In this part of the world, dynamical patterns are everywhere and they are everything. We people are aggregates of dynamical patterns, yet I have never heard of them being studied or taught per se. Every trade struggles with dynamical patterns on it's own.
Virtually the same device migrated from gunnery to electrical engineering, to physics, to electronics, to medicine, every time emerging under different names. A fountain pattern can be found in an electrical circuit, a dishwasher, a lubrication system or a hurricane. Again, you don't need batteries, motors, pumps and warm water because every firepeg has it's own rechargeable power source.
Being omnipresent, dynamical patterns are notoriously hard to investigate, Few people have a chance to play with them. I hope, FIREPEGS will make dynamical patterns available to every learner.
Meanwhile, you have arrived at the last challenge in this infinite series. Please do it. Next you are going to build a square of fountains. I just wanted you to make sure that your student is prepared for this task.
Please double-click to update the app. Your 6x6 board is divided into four 3x3 squares colored blue, yellow, blue, yellow. I linked the blue quarters to create two little diagonal fountains (the ones you built before were 5x5 big). The main streams are directed from the inner to the outer corners.
You may switch to the SET mode and fire up two outer blue corners. Switch to the GO! next and watch the fountains at work. Your goal is to link two yellow fountains spraying outward in the same manner.
When you are done linking, select the SET mode and fire up all 4 corners of the board. Then find the sync START control on the top of the challenge board and click on it. You speed and glow time will be automatically adjusted to match the record.

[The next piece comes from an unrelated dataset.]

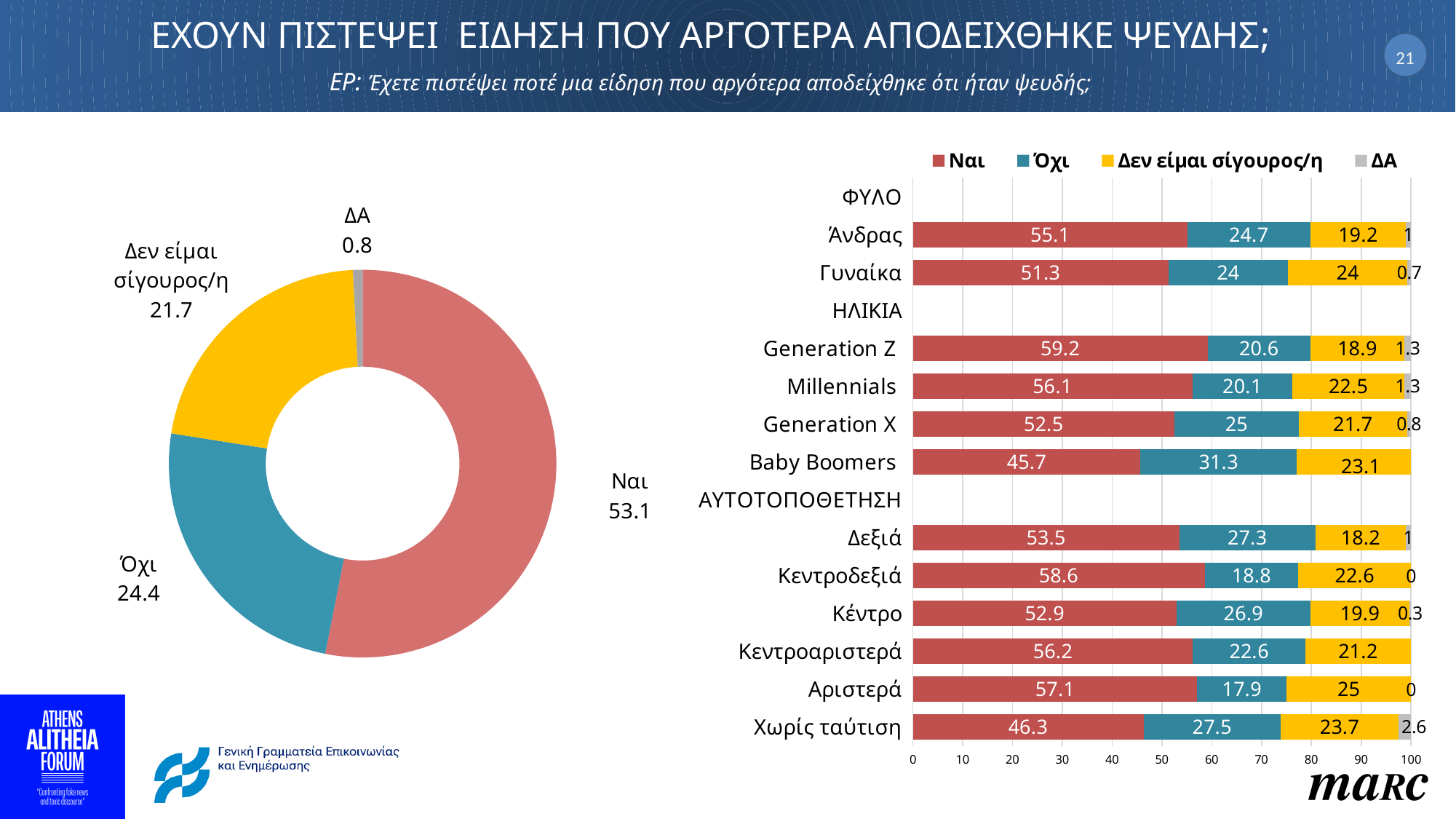
What kind of chart is the chart on the right of the slide? stacked bar chart In the doughnut chart on the left, what is the value for Δεν είμαι σίγουρος/η? 21.7 What kind of chart is the chart on the left of the slide? doughnut chart In the doughnut chart on the left, what is the difference between Όχι and Δεν είμαι σίγουρος/η? 2.7 In the bar chart on the right, which group has the lowest Ναι value? Baby Boomers In the bar chart on the right, what is the Όχι value for Baby Boomers? 31.3 In the bar chart on the right, which is larger: the Ναι value for Άνδρας or for Γυναίκα? Άνδρας How many series does the legend of the bar chart on the right list? 4 In the doughnut chart on the left, what is the value for Ναι? 53.1 In the doughnut chart on the left, which category has the smallest value? ΔΑ In the bar chart on the right, what is the Ναι value for Generation Z? 59.2 In the bar chart on the right, what is the difference between the Ναι values for Κεντροδεξιά and Αριστερά? 1.5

If the running patterns are not the same, try to find out what's wrong. Click on the OFF control to extinguish the fires, then fix your network.
To create a new pattern, try to change the glow time. Then, try to fire up the network differently - for example, the blue quarters in the inner corners and the yellow quarters in the outer ones. You may use different colors and change the network itself too. There are many networks similar to this, and usually they are veritable kaleidoscopic patterns generators.
The final pattern in this issue of Album for Beginners looks like a corolla. It comprises four identical elements. If you double-clicked to update the app, you must see one of them linked. It's just a loop in a 4x4 square.
The goal is to link the other 3 petals. They all must connect an inner corner with the outer corner (and back), and the direction of the rotation of the fires must be the same (clockwise). The "spinners" in the center are just an apparition. They only seem important. To match the challenge pattern, you'll need to set the glow time to 2.
I hope Album for Beginners has demonstrated few basic concepts and skills of FIREPEGS, and delivered the most important message: Like in real life, in FIREPEGS things are not what they seem. Thank you for your attention.